But the UK is our biggest export partner!
We know from the director of Better Together that their main strategy was to sell the perceived safety and security of the union to undecided voters. However the uncertainty over Brexit has made it harder to argue that the UK provides more stability for Scotland. One old argument that does on paper still stand up post Brexit is that because the UK is Scotland’s biggest trading partner it would be crazy to leave. Even Kezia Dugdale used that very argument this week to justify why she had commissioned a report detailing the Scottish Labour Party plan to sit on the fence over the EU question.
So, how do we counter the statement that:
It would be madness to leave as 64 percent of our exports go to the UK!
The short answer is that whatever we trade with the rest of the UK now is likely to be similar post independence. I say “whatever” because there are reasons to be sceptical about the 64 percent figure.
We don’t know the true amount Scotland exports to the UK as the treasury doesn’t actually have any official figures for internal trade. It is just not a practicable measure. The 64 percent figure comes from the Global Connections Survey and these figures have to be taken with a pinch of salt as many companies will fail to fill in the form correctly.
The report itself acknowledges:
Forty one companies mentioned how difficult it was to split Scottish sales from UK sales, typically citing accounting practices which meant companies produce consolidated UK annual accounts.
A good example of how hard it is to get these figures correct was explained to me on another forum. Just imagine the problem an accountant may have deciphering the following scenarios:
If you run a hotel in Edinburgh and lease a room to someone coming from Liverpool, does that count as a transfer of money from rUK into Scotland? If you run a haulage company in Manchester and buy fuel in Falkirk does that count? If you produce goods in Edinburgh then ship them to France via an English haulage company and through an English port then how does the profit break down? What happens if a company in Dundee create something but the final packaging and shipping to customers happens in England? Say you run a business in Glasgow but the registered office is still your old address in Bristol?
As it is not a legal requirement to record Scottish exports, as there is much confusion in what would constitute a Scottish export and as the stats are collected via a survey that is not mandatory, then the 64 percent figure is likely to be wrong. It is also important to note that oil and gas export figures are marked down as UK exports and not Scottish exports.

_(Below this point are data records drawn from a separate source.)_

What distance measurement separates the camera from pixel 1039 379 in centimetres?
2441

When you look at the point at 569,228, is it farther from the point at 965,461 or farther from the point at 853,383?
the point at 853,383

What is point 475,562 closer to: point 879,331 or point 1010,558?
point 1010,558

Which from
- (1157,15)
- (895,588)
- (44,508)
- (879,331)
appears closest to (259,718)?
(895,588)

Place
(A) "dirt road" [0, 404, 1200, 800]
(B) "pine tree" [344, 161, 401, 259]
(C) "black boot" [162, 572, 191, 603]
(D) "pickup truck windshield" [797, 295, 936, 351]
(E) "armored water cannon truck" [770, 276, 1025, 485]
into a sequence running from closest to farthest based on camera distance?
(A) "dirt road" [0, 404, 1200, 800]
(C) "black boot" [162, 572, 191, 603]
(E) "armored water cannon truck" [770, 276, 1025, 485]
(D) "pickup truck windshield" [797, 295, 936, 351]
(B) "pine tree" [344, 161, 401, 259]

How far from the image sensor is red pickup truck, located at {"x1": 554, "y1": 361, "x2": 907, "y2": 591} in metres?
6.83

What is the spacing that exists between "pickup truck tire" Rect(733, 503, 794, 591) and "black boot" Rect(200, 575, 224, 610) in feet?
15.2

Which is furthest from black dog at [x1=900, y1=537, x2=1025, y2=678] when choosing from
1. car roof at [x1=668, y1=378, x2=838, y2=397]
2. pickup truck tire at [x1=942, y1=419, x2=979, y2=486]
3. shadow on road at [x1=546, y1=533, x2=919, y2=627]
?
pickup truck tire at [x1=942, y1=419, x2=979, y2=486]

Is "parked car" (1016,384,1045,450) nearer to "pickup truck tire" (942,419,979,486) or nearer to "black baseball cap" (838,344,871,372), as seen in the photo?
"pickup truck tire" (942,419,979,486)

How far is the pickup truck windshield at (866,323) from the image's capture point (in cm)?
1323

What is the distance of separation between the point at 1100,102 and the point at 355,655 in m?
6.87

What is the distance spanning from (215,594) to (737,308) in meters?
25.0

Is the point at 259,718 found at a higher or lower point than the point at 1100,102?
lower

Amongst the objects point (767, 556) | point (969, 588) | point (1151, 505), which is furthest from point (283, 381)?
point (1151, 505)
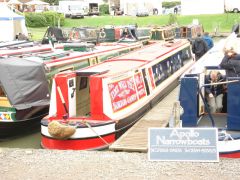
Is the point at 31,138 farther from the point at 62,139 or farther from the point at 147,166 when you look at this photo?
the point at 147,166

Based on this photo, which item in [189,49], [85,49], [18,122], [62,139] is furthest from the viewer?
[189,49]

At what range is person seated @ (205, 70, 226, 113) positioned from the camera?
809 centimetres

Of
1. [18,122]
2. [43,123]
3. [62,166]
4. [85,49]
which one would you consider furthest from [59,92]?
[85,49]

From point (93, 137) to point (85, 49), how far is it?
6.02 m

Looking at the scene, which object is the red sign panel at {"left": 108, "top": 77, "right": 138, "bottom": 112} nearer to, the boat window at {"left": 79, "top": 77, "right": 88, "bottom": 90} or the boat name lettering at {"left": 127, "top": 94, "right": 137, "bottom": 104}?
the boat name lettering at {"left": 127, "top": 94, "right": 137, "bottom": 104}

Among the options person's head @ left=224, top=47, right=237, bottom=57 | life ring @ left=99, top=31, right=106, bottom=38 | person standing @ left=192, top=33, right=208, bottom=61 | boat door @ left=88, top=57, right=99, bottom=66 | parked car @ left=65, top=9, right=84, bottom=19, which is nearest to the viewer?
person's head @ left=224, top=47, right=237, bottom=57

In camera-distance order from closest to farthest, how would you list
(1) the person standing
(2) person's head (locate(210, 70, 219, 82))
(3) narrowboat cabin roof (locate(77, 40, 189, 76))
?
(2) person's head (locate(210, 70, 219, 82)) → (3) narrowboat cabin roof (locate(77, 40, 189, 76)) → (1) the person standing

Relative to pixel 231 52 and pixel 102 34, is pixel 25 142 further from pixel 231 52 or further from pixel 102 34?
pixel 102 34

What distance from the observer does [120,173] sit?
6160 millimetres

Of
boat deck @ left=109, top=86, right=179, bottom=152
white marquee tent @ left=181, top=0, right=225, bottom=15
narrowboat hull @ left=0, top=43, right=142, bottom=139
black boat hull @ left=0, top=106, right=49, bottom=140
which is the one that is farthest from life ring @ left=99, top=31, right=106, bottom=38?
white marquee tent @ left=181, top=0, right=225, bottom=15

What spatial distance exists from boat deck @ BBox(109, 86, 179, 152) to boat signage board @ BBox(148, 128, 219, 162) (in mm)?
1186

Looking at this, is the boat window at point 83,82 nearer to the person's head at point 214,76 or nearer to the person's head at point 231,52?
the person's head at point 214,76

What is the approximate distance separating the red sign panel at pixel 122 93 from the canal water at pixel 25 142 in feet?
6.98

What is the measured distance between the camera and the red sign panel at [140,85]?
34.3 ft
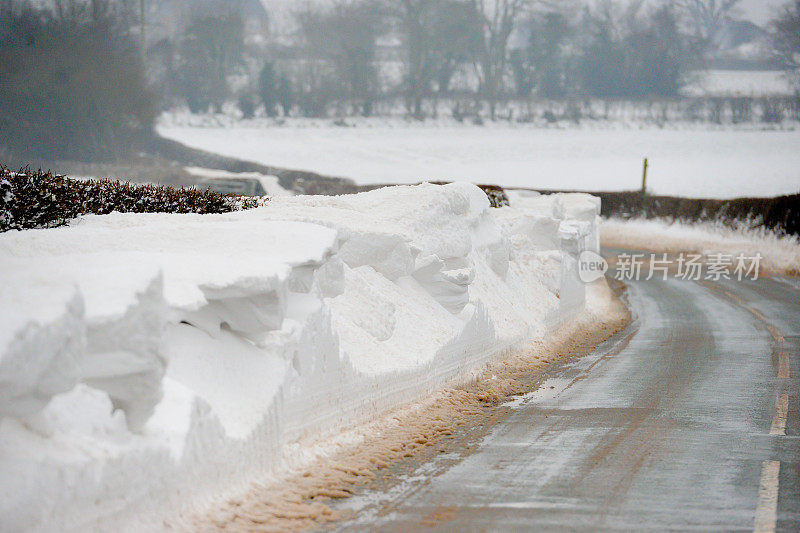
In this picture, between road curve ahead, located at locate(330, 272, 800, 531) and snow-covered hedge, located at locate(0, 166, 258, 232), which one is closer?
road curve ahead, located at locate(330, 272, 800, 531)

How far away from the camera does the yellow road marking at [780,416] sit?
9836 mm

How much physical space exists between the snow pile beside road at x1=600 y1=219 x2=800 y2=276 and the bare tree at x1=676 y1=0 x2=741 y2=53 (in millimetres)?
63418

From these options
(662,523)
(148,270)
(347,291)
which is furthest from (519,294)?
(148,270)

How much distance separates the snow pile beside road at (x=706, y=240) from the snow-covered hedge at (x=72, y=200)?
2535cm

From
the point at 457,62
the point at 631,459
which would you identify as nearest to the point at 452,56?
the point at 457,62

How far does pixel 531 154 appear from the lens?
3100 inches

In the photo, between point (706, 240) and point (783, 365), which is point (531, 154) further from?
point (783, 365)

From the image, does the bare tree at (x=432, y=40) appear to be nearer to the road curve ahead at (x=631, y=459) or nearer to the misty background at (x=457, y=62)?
the misty background at (x=457, y=62)

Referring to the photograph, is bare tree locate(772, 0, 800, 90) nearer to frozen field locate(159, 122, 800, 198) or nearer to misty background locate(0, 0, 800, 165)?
misty background locate(0, 0, 800, 165)

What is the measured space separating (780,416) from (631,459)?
2.93m

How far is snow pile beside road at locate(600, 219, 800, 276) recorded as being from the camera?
36219 millimetres

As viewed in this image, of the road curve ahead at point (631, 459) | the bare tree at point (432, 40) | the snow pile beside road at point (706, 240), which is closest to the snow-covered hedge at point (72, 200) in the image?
the road curve ahead at point (631, 459)

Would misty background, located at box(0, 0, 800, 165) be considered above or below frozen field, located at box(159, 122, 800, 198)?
above

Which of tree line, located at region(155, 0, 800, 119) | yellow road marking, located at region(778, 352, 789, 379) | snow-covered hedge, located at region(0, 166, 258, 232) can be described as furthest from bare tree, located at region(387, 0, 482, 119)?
snow-covered hedge, located at region(0, 166, 258, 232)
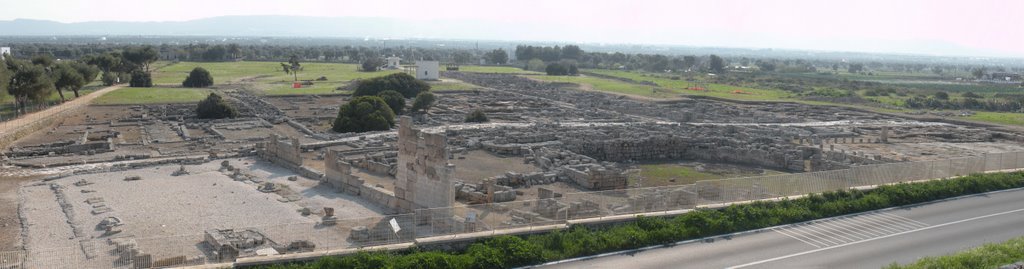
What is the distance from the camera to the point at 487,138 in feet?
148

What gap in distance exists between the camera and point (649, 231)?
65.8 ft

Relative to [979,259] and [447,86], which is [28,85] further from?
[979,259]

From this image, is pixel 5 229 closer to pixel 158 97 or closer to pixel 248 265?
pixel 248 265

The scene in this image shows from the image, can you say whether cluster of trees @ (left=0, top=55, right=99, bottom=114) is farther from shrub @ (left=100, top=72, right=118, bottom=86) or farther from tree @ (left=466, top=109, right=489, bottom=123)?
tree @ (left=466, top=109, right=489, bottom=123)

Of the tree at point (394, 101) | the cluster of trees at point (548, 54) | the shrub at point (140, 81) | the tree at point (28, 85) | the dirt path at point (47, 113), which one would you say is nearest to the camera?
the dirt path at point (47, 113)

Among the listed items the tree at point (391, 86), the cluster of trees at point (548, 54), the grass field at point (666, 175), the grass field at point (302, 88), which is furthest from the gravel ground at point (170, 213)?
the cluster of trees at point (548, 54)

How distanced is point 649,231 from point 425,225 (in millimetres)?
5978

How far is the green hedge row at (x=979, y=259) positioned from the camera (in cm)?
1638

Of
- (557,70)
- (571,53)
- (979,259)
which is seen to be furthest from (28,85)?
(571,53)

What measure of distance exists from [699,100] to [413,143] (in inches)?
2359

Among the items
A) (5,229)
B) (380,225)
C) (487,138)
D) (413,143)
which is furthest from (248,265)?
(487,138)

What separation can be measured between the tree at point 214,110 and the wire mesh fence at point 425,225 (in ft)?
124

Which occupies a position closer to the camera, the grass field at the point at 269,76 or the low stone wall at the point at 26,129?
the low stone wall at the point at 26,129

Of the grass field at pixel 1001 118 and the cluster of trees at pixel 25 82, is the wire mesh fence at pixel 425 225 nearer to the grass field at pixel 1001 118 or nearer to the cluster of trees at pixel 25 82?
the cluster of trees at pixel 25 82
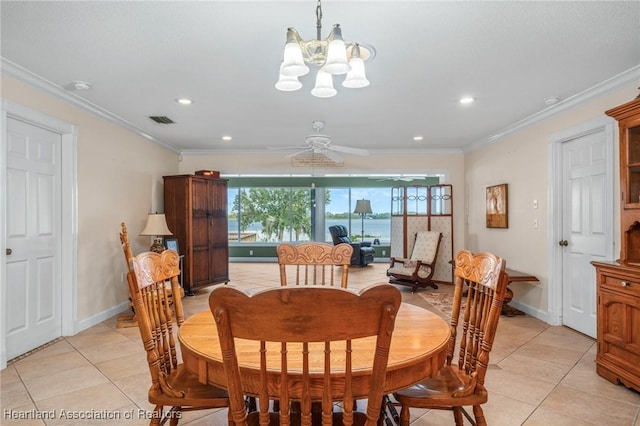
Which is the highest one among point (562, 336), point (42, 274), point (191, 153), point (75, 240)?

However, lets say that the figure is 64 percent. Probably the best counter argument is to say that this figure will continue to be the same after independence. This is because it is highly unlikely that the EU and the UK will impose any trade barriers on each other as it would be damaging to both parties. This would mean that an independent Scotland would, if sense prevails, have no barriers with a post Brexit UK. There should also still be free movement of people, as the Prime Minister has already committed to free movement between Ireland and Northern Ireland post Brexit. There is no good reason why this same commitment should not be made with Scotland.
Also, the fear-mongering around trade is similar to the fear-mongering surrounding GERS. If the figures are correct they show a Scotland, which is still part of the UK, not trading as much with the EU as we should be given the size of the EU market. Just like the GER’s figures they show a failure of the UK, who control trade, to deliver prosperity outside of the London and the South. They don’t demonstrate an impediment to independence. A Scotland in control of its own affairs would have the power to improve its position with regard to trade.
Of course, there is an outside chance that there will be a hard Brexit and there will be a hard border, customs posts, tariffs and other barriers to trade. However, if this happens we would need to ask ourselves if we really want to be a part of a UK that would inflict such great damage on itself? In fact the scenario where this happens is better for Scottish independence as this is the exact nightmare scenario that Remain voters feared. It would surely be a catalyst for independence, giving Scotland an opportunity to attract lots of Southern based businesses that currently take advantage of being in the single market.
So, to summarise, we don’t know the true trade figure but that figure is unlikely to change much and in the doomsday scenario that it does, the prognosis is actually better for nationalists.